The women approached by the RCP refused to speak on the record with their names attached. One woman described herself as a Democrat who planned to vote strictly along party lines, which Biden’s visit would not change.
Democrats are deeply concerned about their prospects in the state’s purple areas as a result of such fatalistic sentiments. Republicans lost seven California House seats in 2018, a thrashing so severe that then-Speaker Paul Ryan questioned the state’s “bizarre” voting system, which appeared to hand several Republicans victories on election night but then snatched the victories the following week after all mail-in votes were counted.
Republicans were able to reclaim four of those seats in 2020, thanks in part to targeted get-out-the-vote efforts aimed specifically at increasing Asian American turnout in key districts. Representatives Michelle Steel and Young Kim are both of Asian descent and represent different parts of Orange County.
The Republican National Committee launched its first voter outreach center of the cycle, as well as its first Asian Pacific American Community Center, during the summer. The center is located in Westminster, Orange County’s “Little Saigon,” which has the world’s largest concentration of Vietnamese people outside of Vietnam.
The Cook Political Report named 11 California seats as among the most competitive in the country this year. Four of those 11 seats are currently designated as “lean Republican” or “likely Republican,” including Steel and Kim’s.

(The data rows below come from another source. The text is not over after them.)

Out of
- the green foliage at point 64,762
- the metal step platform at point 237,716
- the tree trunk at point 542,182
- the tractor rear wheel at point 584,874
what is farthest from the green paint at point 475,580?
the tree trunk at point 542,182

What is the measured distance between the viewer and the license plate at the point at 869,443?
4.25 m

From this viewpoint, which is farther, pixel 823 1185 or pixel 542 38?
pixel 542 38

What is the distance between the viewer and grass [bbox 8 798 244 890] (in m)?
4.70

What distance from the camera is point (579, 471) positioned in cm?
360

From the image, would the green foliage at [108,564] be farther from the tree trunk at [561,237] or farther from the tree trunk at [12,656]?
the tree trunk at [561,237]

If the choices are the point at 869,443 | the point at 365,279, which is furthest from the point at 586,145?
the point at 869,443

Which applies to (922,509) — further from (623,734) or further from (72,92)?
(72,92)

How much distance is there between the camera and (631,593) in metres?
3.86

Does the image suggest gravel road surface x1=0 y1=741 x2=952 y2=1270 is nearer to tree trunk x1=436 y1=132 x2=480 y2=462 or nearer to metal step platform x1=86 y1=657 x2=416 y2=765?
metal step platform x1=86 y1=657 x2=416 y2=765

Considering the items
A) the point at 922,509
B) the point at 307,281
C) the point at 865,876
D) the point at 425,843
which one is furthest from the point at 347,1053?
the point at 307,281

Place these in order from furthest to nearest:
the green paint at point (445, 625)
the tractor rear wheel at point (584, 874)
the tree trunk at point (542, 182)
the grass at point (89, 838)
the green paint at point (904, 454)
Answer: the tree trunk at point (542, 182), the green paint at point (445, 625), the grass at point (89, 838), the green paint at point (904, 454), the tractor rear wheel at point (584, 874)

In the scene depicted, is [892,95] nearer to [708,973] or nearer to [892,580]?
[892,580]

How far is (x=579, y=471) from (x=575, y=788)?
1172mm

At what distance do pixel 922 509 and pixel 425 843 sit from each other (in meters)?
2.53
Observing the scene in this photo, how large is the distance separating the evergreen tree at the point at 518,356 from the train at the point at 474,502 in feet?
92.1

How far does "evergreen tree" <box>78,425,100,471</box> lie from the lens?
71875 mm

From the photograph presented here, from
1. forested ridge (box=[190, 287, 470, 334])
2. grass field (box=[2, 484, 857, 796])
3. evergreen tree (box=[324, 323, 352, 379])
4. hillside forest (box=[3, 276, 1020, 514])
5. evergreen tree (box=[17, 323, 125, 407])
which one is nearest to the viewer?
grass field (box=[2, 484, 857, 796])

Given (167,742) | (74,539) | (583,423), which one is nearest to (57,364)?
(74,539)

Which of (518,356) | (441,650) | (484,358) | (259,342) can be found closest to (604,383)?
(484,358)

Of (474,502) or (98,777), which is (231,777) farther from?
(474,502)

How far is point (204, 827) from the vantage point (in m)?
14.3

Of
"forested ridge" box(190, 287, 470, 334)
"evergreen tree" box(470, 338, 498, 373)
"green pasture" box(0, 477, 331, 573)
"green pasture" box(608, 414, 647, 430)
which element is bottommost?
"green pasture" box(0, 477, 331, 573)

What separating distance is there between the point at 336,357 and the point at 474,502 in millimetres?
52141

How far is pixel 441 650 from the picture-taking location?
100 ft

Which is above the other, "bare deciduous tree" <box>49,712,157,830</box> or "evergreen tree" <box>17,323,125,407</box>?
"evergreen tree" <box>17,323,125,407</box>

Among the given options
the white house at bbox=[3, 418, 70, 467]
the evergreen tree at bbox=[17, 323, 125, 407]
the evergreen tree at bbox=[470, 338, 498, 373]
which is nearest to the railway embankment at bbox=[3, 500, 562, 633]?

In contrast to the previous two election cycles, when pro-Levin direct mail and digital messages dominated the district, Maryott and the California Republican Party have sent a flurry of their own in recent weeks. In terms of advertising spending, Republicans have nearly equaled Democrats. According to advertising tracking firm AdImpact, Democrats have only narrowly outspent Republicans on television ads in the eight most competitive races across the state, $52 million to $51 million.
Despite the fact that Democrats outnumber Republicans in the state by a factor of two, Republican officials believe that deep anger over inflation and the economy has energized their base and will prompt more independents and even some Democrats to vote Republican.
The neighboring 47th District is one of the California districts that is now considered a toss-up. Once a reliably Republican seat in Orange County, Rep. Katie Porter switched parties in 2018 and won reelection by 7 percentage points in 2020.
Biden visited there last month to rally support for Porter, who has emerged as a party luminary, prolific fundraiser, and unapologetic progressive.